I've been pre-occupied with things that have prevented me from making pens. My current work is creating a ton of pen blanks from the walnut, cherry and curly maple off-cuts I'm producing.
They'll be on sale for a really low price soon.

So, I'm fixing up an older condo. This is what I've been working on:

https://picasaweb.google.com/GaryMG/CondoRenovation

Look for the photo with a caption including "Wolf" -- natural wood always produces cool surprises.

Thanks for looking.


----------



## MOtrooper (Jul 19, 2011)

The renovations look great, hope you are able to get back to turning soon!


----------



## johncrane (Jul 19, 2011)

Gary! good to here from you, that wolf is easy too see i'm thinking Ebay for some hard earned


----------



## nava1uni (Jul 20, 2011)

What a lot of work.  Thanks for sharing the photos.  It really is looking good and starting to come together. Just like having a blank canvas.  Have fun creating.


----------



## fiferb (Jul 20, 2011)

Gary, you've been busy! I can't believe you got rid of all the pink cabinets and walls as well as the blueberry carpet. I didn't see any pics of the new workshop, or was that the one where you're planing the board on the table?


----------



## bitshird (Jul 20, 2011)

Geez Gary that looks like a lot of work, but worth all of it, you can hire on here when your through with yours.


----------



## SGM Retired (Jul 20, 2011)

Gary,  great looking renovation job your doing. Looks like you have forgoten the dust collection system and multiple 110v outlets for the lathes that we could bring when you host the Southeast IAP Pen Turning event. Just kidding, great job and thanks for your support for our Troops. 
Gary


----------



## glycerine (Jul 20, 2011)

Hey, I like what you've done with the place!  That "Gators" sign can get thrown out now though...


----------



## 76winger (Jul 20, 2011)

Definitely a lot of work.
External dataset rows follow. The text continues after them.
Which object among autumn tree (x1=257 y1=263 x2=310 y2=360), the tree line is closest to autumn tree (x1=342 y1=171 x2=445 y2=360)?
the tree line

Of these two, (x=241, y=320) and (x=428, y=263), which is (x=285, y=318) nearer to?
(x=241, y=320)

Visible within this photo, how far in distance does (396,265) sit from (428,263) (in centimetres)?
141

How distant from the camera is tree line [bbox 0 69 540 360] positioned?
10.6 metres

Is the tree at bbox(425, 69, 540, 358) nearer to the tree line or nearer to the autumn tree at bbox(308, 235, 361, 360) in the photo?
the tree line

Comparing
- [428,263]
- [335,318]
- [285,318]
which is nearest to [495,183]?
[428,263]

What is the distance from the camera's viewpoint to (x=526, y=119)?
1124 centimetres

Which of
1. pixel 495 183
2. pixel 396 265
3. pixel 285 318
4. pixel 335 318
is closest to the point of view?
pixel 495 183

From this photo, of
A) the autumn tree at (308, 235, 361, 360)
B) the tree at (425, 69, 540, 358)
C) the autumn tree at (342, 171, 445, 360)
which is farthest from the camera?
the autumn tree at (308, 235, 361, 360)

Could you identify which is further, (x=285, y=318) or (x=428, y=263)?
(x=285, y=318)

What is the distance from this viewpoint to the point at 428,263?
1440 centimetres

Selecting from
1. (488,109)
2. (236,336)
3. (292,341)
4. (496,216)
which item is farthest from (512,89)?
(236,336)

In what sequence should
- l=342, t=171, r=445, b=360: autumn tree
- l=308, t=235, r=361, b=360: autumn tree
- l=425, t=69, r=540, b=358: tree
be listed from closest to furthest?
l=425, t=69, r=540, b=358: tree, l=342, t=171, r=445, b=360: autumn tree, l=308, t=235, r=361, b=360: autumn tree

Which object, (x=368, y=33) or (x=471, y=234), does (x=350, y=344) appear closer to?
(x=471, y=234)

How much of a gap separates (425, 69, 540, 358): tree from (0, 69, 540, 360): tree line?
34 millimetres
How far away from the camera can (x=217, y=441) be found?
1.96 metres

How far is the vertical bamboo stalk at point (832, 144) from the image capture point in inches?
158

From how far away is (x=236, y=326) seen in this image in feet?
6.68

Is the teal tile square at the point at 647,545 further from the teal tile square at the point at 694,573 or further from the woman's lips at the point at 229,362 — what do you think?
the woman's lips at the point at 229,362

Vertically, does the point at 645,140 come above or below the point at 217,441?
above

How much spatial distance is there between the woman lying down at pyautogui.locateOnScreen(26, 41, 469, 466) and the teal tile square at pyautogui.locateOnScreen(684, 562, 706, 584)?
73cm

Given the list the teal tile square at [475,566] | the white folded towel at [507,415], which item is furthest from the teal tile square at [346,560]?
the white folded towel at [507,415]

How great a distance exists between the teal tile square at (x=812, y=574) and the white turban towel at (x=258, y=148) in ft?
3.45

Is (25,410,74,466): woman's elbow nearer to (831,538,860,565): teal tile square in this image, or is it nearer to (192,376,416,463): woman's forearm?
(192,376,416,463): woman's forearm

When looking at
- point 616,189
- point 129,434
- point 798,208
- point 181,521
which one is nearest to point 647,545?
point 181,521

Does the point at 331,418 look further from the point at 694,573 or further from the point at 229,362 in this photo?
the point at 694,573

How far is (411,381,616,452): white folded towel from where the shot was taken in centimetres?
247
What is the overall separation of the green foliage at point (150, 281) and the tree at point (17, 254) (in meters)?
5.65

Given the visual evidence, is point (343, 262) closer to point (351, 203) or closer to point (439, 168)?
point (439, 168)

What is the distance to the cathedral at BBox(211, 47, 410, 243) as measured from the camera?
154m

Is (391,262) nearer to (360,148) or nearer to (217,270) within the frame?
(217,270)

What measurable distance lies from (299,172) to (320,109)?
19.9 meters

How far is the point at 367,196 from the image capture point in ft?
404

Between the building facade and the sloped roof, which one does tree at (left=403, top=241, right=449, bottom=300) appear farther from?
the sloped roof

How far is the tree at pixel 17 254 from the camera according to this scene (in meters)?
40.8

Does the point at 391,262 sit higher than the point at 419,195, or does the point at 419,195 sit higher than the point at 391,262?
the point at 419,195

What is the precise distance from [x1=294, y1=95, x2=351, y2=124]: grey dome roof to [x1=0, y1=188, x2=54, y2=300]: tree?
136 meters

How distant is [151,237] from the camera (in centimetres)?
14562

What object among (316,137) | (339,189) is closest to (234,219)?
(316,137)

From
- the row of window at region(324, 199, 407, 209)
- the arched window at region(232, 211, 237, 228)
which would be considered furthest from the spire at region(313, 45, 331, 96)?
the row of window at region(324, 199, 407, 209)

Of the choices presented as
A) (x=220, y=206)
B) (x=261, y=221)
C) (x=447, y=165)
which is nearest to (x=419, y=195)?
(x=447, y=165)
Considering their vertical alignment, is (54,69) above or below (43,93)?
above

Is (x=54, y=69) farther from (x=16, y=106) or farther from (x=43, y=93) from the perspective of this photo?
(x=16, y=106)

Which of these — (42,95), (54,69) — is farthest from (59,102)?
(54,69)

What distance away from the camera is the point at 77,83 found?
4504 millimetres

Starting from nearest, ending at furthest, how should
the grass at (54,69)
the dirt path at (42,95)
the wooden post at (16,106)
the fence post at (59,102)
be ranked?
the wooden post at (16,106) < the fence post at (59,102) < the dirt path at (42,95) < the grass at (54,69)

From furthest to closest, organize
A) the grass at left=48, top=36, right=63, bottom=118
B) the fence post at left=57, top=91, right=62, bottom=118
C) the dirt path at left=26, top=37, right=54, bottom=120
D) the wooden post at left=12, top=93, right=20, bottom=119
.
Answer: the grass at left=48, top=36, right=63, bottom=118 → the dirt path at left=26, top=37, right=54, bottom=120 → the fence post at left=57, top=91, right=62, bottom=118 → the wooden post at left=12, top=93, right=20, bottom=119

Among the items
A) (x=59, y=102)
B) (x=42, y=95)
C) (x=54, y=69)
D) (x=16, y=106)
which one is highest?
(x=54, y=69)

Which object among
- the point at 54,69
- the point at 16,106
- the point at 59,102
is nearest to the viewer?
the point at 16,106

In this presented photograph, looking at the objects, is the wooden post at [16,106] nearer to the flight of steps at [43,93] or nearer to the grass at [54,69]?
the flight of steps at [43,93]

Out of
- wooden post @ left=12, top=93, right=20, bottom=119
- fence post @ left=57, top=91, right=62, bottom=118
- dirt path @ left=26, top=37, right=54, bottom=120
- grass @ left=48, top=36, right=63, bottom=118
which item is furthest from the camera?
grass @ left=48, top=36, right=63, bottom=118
Bet ya can't wait to be done and get back to turning!


----------



## GaryMGg (Jul 20, 2011)

Thanks for the nice words y'all.
My wife was glad she wasn't here when I turned the kitchen table into a planing bench. 
At least, that's what she said when I showed her *that* photo :biggrin:
Bruce, this condo is about 3 hrs. from the homestead so I'm using that shop for the heavy lifting and I've rented a `skip' for temporary nearby working quarters.
The most redeeming feature of this condo is that it's on A1A across the street from the ocean and about a mile from Patrick AFB.
Gary, we can do burgers and beer here but not turning.
I'll post an update when I make some more major progress.
Thanks again.


----------



## Displaced Canadian (Jul 20, 2011)

Pink tile and pocket doors, gotta love the 70's


----------